[Caption-style text data]

##############################

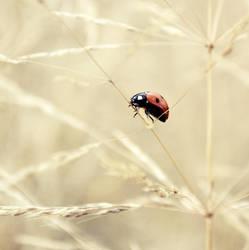 Walking in the grass.. by MateuszPisarski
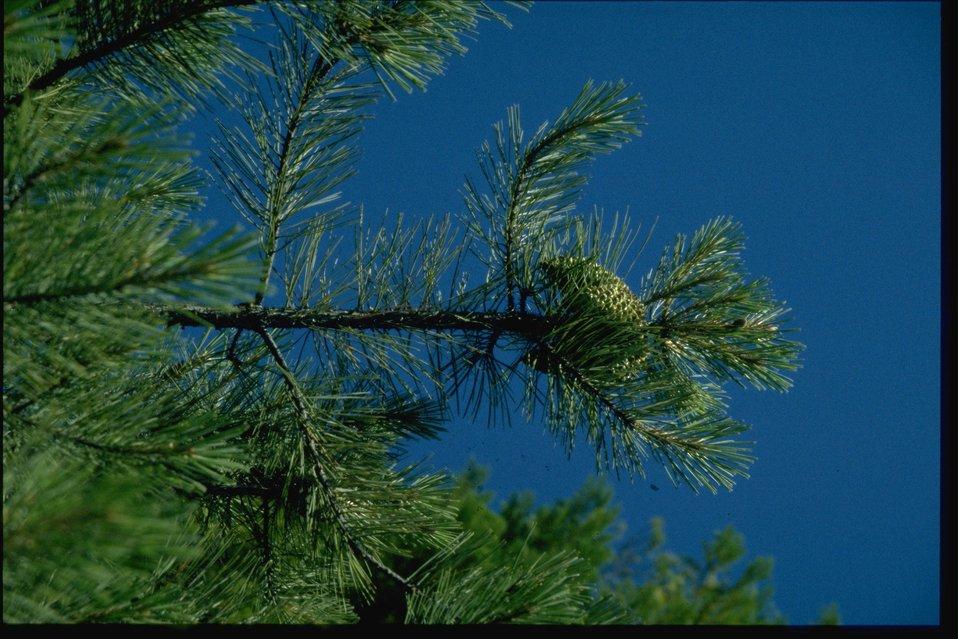 Farshot of Knobcone Pine, Pinus attenuata.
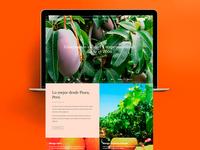 Navarro Fruits: Home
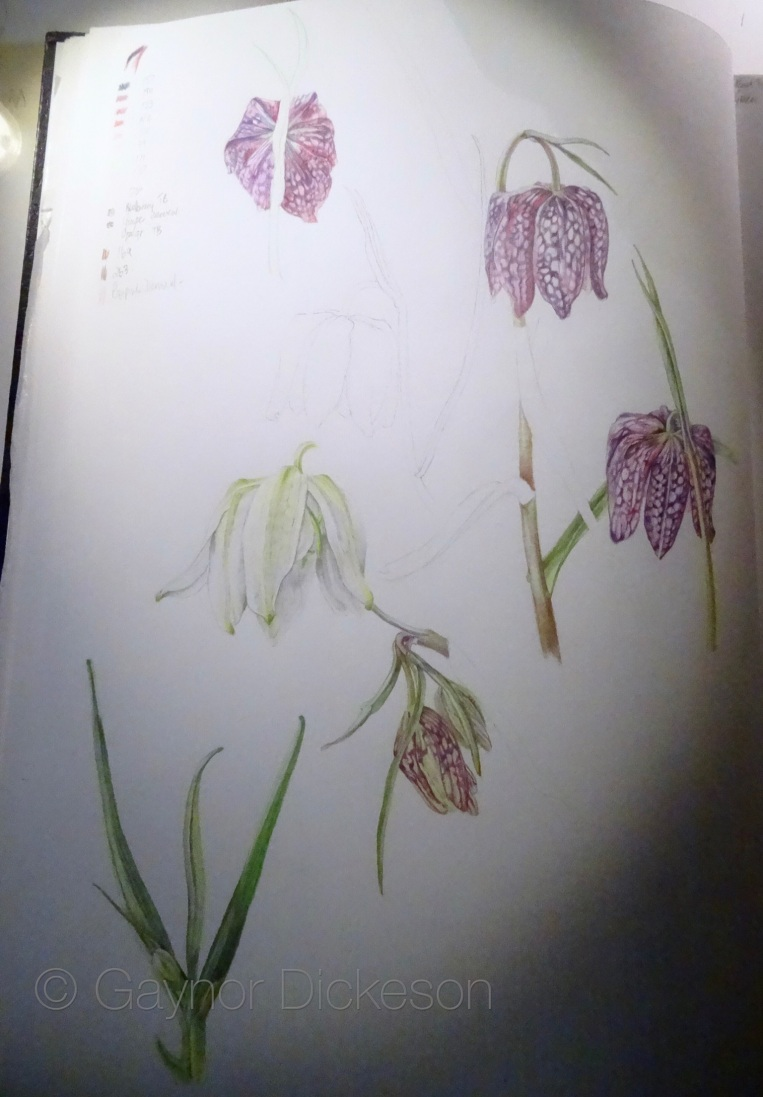 Fritillaria meleagris in coloured pencil.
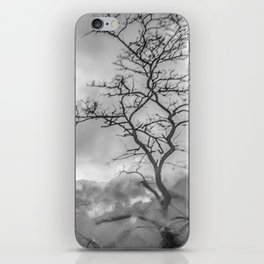 Mist in mountains iPhone Skin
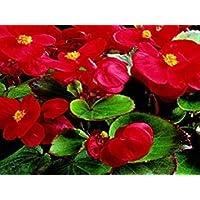 VISA STORE 50 Semillas Semillas granulados Begonia calientes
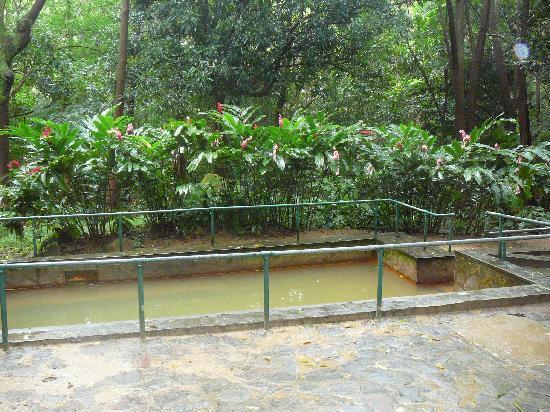 Soufriere Volcano : Original hot springs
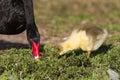 Black swan adult and chick forage along shoreline of lake morton in lakeland florida Stock Images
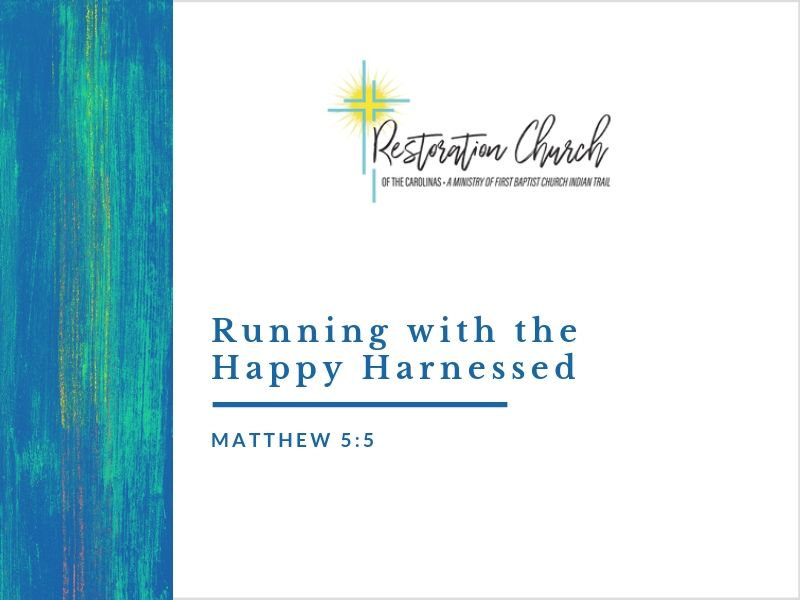 Running with the Happy Harnessed Image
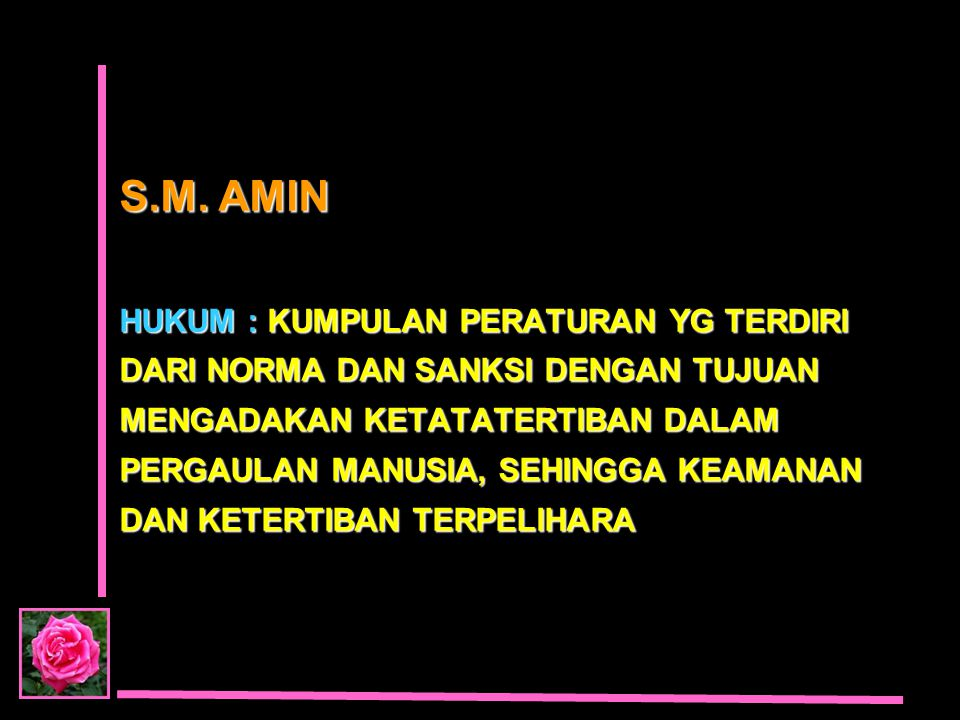S.M. AMIN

##############################

In the records above, find the line that contains "Navarro Fruits: Home". Print it and every later line exactly, omitting the pictures.

■ TASK ANSWER:
 Navarro Fruits: Home
 Fritillaria meleagris in coloured pencil.
 Mist in mountains iPhone Skin
 VISA STORE 50 Semillas Semillas granulados Begonia calientes
 Soufriere Volcano : Original hot springs
 Black swan adult and chick forage along shoreline of lake morton in lakeland florida Stock Images
 Running with the Happy Harnessed Image
S.M. AMIN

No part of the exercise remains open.